→ EXERCISE AIM
Format each line of the data below as a string in a JSON list, one string per line and blank lines omitted. Leave the pictures out of the answer.

▼▼▼

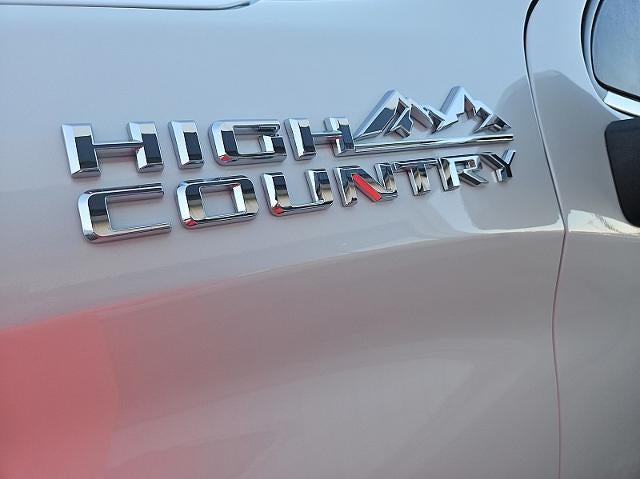 2020 Chevrolet Silverado 1500 High Country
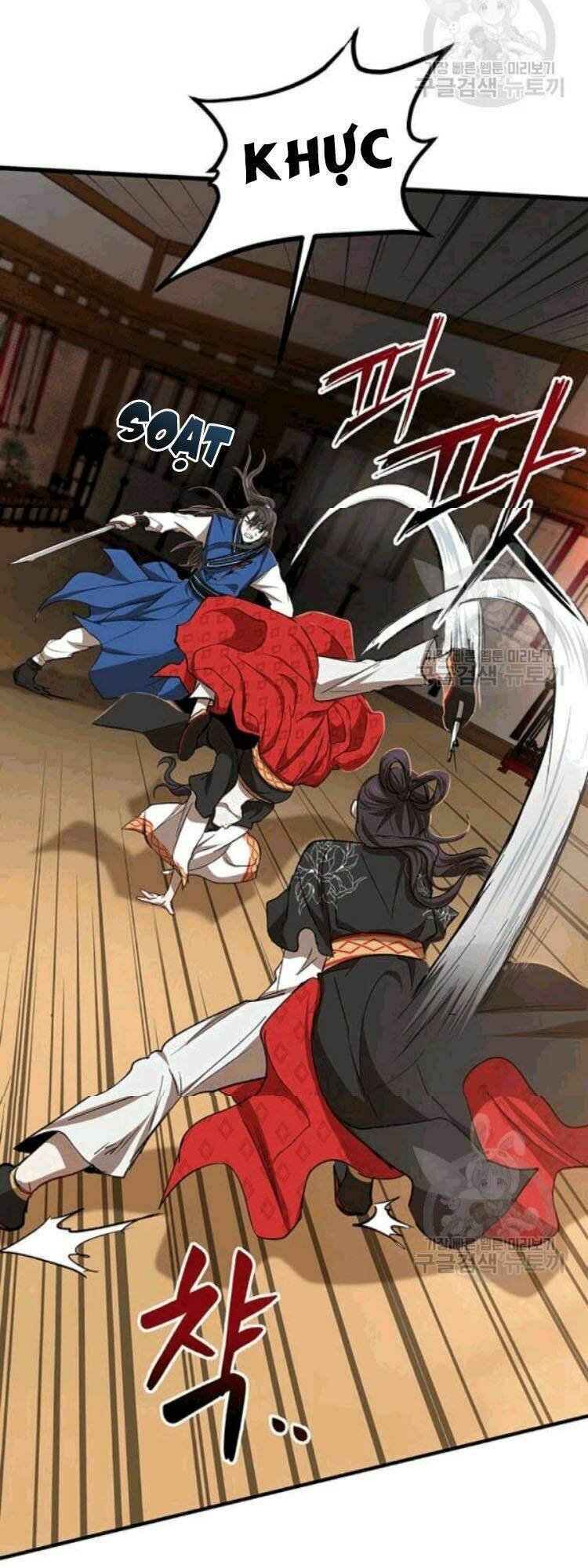 Võ Đang Kỳ Hiệp - Chapter 26 - Page 8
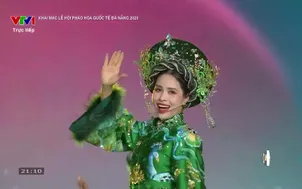 Khai mạc Lễ hội pháo hoa quốc tế Đà Nẵng 2025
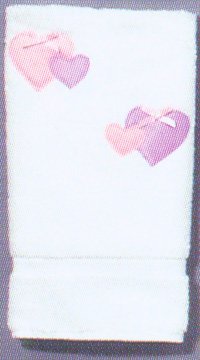 Personalized Child Hand Towel
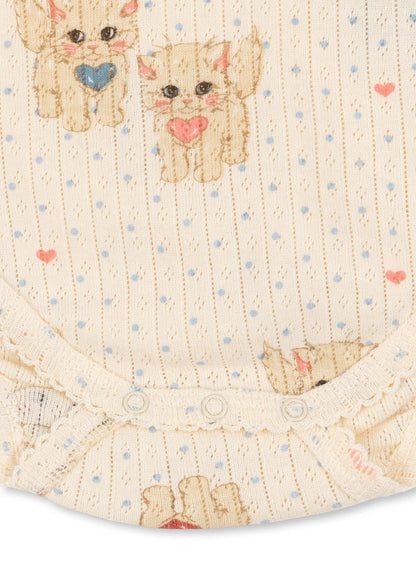 Konges Sløjd MINNIE BODY - miao amore Konges Sløjd Limited Collection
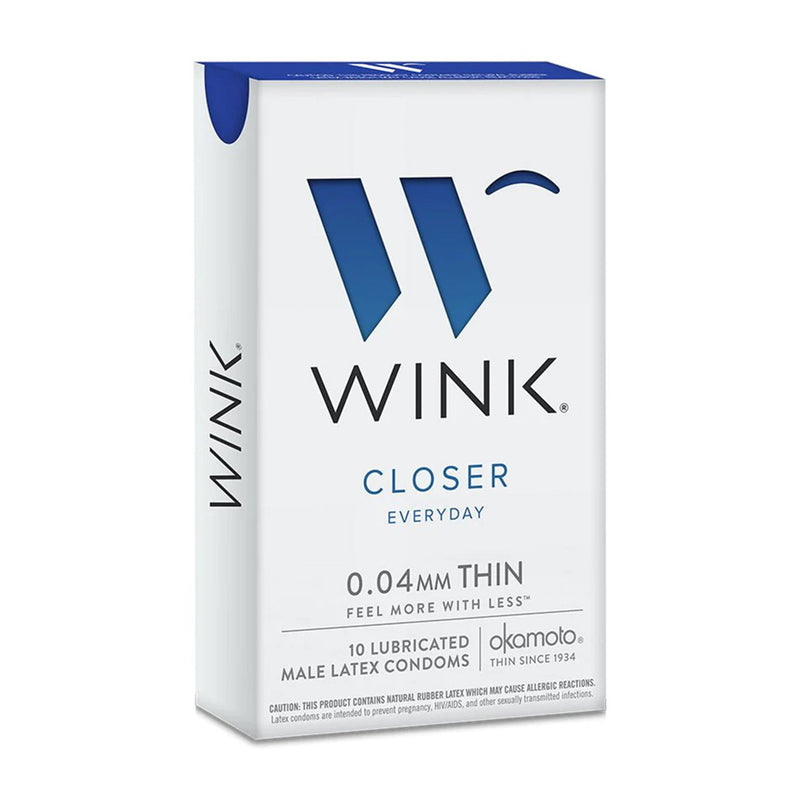 WINK CLOSER 10CT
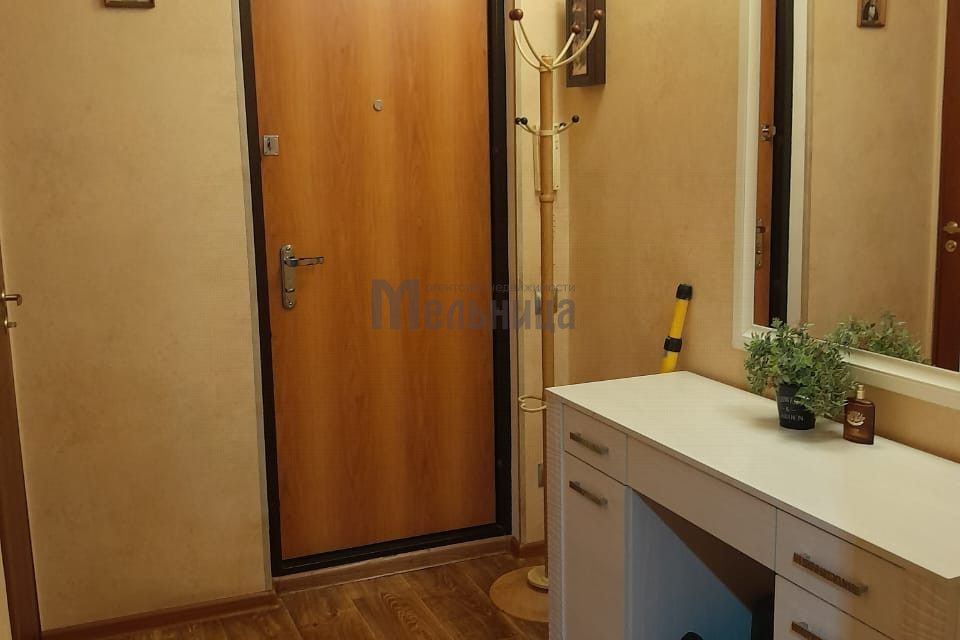 Продаётся 1-комнатная квартира, 32.5 м²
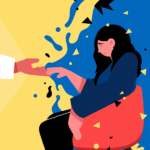 Superar la ansiedad y las mentiras del diablo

▲▲▲

→ ANSWER SECTION
[
  " 2020 Chevrolet Silverado 1500 High Country",
  " Võ Đang Kỳ Hiệp - Chapter 26 - Page 8",
  " Khai mạc Lễ hội pháo hoa quốc tế Đà Nẵng 2025",
  " Personalized Child Hand Towel",
  " Konges Sløjd MINNIE BODY - miao amore Konges Sløjd Limited Collection",
  " WINK CLOSER 10CT",
  " Продаётся 1-комнатная квартира, 32.5 м²",
  " Superar la ansiedad y las mentiras del diablo"
]